_THE EXERCISE_:
Write the next part of the review of Errol Morris's documentary Standard Operating Procedure shown below, starting right after its final sentence.

___ PAGE TEXT

4.15.08: Standard Operating Procedure and Errol Morris at the Walker Art Center
To most eyes, the Abu Ghraib photos offer irrefutable documentation of an inhumane horror show that needs no further contextualizing. The photos say it all. Or do they?
Errol Morris’s arresting new documentary, Standard Operating Procedure , digs into the content and context of the most infamous of those photos and finds that for all the abuses perpetrated at the Iraq prison, it was photography that was ultimately deemed the crime.
In the Bush administration’s preferred narrative, Lynndie England and her fellow “bad apples” were rogue military police whose hundreds of digital photos offered ample evidence of aberrant but isolated behavior. We know now that the soldiers of the 372nd MP Company were following orders from military intelligence whose own directives to “Gitmo-ize” Abu Ghraib were coming straight from the office of then-Secretary of Defense Donald Rumsfeld.
While the Oscar-winning documentary Taxi to the Dark Side follows the administrative trail sanctioning torture, Standard Operating Procedure investigates the photos that exposed them to the world. Who took the photos, when, why, and what was just outside the frame? Morris’s film argues that the photos themselves can’t tell us anything for certain about Abu Ghraib because, like every photo, they were stripped of context the moment they were taken. We can tap the debatable memories of those who were there at the time, but we can’t rely on those isolated still images to come anywhere close to telling us the whole truth.
Of the film’s many remarkably intimate interviews (including a surprisingly frank one with England herself), Sabrina Harman’s stands out. The smiley young specialist is a regular, eerie presence in several Abu Ghraib photos, always offering a cheery thumbs up to accompany the grisly scenes being staged for the camera. In one shot, she strikes a pose next to the bloody corpse of Manadel al-Jamadi, a prisoner who was beaten to death by a CIA interrogator and then thrown onto ice on the shower room floor before his body could be snuck out of the cellblock.

______
___ DATA RECORDS

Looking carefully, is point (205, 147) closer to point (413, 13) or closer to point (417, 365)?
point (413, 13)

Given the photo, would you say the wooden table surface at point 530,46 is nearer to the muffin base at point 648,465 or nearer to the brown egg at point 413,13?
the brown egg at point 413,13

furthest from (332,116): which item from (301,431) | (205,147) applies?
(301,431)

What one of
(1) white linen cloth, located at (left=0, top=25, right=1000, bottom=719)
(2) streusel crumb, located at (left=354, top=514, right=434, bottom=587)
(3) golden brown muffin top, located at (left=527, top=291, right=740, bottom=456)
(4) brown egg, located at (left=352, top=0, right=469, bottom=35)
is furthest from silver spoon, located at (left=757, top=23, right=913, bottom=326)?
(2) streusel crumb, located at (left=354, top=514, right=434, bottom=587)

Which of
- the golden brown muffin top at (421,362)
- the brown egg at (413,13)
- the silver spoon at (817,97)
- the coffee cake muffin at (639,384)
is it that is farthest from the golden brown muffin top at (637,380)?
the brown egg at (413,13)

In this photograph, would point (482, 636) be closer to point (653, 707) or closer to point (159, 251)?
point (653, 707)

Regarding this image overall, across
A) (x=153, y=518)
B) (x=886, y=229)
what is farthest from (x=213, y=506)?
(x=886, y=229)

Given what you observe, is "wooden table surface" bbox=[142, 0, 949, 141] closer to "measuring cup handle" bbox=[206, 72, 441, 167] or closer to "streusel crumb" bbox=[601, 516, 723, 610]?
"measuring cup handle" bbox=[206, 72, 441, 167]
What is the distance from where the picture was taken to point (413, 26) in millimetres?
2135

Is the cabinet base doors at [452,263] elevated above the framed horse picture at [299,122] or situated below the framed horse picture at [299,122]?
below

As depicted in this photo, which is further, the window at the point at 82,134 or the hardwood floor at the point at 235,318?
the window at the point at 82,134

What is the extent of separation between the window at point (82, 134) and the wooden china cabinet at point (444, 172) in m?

______

_WRITTEN REPLY_:
In the film we learn that Harman took twenty tightly cropped, gruesome shots of al-Jamadi’s corpse—pictures so detailed they look like they could be the work of a forensic pathologist. Was she amassing documentation so she could report the murder, or was she collecting sick trophies to take back home? Morris excerpts letters Harman wrote to her partner in the States that clearly indicate the former. There’s plenty of rationalization and self-preservation in them, but they’re hardly the words of a monster.
Morris talks to four of the other seven implicated MPs (he wasn’t allowed access to the two in prison, Charles Graner or Ivan Frederick) and to indignant former brigadier general Janis Karpinski; contract interrogator Tim Dugan; and Brent Pack, the special agent charged with analyzing the photos for the military. Morris’s 116-minute film is distilled from 200 hours of interviews, enough research to produce a companion book with New Yorker contributor Philip Gourevitch that will be published in May and also fuel a series of thoughtful essays on his New York Times blog.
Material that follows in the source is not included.